* [Work instruction] Across the entries below, how many lines include "California"? Give the number and nothing else.

(Items listed in a dataset)
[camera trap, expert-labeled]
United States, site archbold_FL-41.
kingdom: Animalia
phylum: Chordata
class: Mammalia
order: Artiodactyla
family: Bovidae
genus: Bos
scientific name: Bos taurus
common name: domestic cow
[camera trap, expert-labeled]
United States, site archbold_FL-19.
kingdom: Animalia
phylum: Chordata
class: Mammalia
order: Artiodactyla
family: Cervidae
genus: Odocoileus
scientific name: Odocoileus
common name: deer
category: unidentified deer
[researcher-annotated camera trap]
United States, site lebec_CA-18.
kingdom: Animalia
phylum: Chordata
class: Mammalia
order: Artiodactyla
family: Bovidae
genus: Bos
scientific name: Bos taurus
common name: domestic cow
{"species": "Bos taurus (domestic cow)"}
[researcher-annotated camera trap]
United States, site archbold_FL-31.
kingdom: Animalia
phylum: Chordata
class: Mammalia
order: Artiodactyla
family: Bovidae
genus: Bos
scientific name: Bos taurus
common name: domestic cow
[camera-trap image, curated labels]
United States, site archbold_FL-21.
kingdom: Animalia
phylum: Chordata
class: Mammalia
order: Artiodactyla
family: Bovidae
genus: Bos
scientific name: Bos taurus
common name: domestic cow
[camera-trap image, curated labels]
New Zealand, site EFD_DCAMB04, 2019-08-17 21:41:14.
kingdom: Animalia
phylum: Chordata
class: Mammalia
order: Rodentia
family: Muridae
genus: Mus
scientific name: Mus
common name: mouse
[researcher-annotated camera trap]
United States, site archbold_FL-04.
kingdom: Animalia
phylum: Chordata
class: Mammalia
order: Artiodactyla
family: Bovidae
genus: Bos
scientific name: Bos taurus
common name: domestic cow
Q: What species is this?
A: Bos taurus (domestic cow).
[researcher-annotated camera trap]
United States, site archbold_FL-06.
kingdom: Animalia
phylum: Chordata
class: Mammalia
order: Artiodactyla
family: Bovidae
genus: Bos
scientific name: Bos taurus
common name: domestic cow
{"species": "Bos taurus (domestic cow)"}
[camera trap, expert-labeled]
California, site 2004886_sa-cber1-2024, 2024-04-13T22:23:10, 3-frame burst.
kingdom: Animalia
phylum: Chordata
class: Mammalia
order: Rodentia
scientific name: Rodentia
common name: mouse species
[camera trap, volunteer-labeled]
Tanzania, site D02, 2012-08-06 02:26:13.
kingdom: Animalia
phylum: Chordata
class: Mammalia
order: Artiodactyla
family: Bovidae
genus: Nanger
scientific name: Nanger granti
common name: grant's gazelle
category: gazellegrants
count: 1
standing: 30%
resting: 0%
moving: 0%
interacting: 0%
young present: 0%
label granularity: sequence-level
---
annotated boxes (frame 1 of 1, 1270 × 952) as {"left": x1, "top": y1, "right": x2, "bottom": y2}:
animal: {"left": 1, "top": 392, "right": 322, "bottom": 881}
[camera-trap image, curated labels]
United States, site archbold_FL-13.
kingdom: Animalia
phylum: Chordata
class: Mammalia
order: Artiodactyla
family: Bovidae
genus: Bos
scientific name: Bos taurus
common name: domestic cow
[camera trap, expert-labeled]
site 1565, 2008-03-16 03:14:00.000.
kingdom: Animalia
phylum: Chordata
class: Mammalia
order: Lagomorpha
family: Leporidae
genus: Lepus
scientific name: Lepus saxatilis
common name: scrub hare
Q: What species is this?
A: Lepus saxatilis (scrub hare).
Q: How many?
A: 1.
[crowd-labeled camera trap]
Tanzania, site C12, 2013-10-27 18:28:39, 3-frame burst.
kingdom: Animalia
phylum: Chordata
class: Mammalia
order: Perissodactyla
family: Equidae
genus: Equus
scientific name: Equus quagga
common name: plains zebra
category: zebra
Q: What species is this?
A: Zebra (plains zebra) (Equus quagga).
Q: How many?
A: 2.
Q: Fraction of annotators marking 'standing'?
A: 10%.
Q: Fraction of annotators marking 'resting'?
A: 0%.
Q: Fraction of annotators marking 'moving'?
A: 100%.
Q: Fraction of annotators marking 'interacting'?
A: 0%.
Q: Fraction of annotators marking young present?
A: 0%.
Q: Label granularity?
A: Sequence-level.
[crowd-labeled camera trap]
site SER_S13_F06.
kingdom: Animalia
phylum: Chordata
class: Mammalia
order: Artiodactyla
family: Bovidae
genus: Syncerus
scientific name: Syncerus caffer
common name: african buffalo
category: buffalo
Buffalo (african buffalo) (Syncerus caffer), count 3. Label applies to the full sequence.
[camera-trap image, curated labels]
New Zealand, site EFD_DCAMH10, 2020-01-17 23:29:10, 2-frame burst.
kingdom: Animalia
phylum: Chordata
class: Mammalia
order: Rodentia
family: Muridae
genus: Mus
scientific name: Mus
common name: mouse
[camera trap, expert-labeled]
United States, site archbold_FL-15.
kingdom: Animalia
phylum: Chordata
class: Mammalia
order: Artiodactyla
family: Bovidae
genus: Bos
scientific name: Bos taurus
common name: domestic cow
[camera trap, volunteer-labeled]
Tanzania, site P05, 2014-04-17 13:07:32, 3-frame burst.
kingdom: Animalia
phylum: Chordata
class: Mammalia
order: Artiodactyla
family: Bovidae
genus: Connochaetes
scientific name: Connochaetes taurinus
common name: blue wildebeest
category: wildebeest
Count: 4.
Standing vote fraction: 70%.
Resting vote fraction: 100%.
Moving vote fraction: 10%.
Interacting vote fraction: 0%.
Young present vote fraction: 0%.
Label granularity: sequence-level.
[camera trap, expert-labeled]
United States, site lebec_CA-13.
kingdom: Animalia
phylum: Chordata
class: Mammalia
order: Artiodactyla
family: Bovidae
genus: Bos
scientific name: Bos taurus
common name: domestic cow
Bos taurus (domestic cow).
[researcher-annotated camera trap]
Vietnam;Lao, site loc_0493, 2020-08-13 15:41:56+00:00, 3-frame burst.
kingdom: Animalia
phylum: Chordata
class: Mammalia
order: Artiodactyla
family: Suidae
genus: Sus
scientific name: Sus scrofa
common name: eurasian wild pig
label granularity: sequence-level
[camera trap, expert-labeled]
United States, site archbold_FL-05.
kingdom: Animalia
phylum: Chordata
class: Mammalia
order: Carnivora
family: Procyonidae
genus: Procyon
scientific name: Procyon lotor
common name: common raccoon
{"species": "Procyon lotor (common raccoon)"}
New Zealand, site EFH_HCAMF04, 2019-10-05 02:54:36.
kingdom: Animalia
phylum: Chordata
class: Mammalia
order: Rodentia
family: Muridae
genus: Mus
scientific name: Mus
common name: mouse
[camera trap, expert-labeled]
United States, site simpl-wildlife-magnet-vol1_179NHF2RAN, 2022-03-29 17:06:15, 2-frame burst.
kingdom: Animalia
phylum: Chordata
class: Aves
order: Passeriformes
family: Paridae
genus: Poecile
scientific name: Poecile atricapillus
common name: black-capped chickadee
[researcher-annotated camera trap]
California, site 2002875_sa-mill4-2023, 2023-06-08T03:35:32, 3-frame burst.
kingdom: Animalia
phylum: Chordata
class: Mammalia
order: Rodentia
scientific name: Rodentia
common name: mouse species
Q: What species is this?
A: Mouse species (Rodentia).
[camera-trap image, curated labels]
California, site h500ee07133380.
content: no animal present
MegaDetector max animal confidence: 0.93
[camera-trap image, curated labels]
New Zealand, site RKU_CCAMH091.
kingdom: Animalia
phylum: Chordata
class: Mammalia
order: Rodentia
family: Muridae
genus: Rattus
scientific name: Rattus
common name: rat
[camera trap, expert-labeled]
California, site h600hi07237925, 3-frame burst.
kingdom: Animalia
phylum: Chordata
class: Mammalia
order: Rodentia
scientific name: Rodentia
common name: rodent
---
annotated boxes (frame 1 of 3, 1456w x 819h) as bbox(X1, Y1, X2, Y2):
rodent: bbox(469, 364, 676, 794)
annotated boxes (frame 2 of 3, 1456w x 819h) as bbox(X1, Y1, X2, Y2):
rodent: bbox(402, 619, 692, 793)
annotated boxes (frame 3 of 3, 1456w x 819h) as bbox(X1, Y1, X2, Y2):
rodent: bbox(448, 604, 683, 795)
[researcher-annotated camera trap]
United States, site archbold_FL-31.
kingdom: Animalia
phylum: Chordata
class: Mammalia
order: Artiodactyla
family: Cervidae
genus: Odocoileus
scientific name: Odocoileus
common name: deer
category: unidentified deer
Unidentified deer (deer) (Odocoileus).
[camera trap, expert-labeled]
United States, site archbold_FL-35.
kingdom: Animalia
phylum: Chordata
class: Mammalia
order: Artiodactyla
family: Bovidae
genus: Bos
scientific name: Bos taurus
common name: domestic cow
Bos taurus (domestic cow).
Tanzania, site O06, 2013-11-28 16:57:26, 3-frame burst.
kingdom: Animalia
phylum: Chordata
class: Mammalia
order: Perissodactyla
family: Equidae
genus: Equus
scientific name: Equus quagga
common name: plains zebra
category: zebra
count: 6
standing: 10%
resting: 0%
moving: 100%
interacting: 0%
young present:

* [Exercise response] 4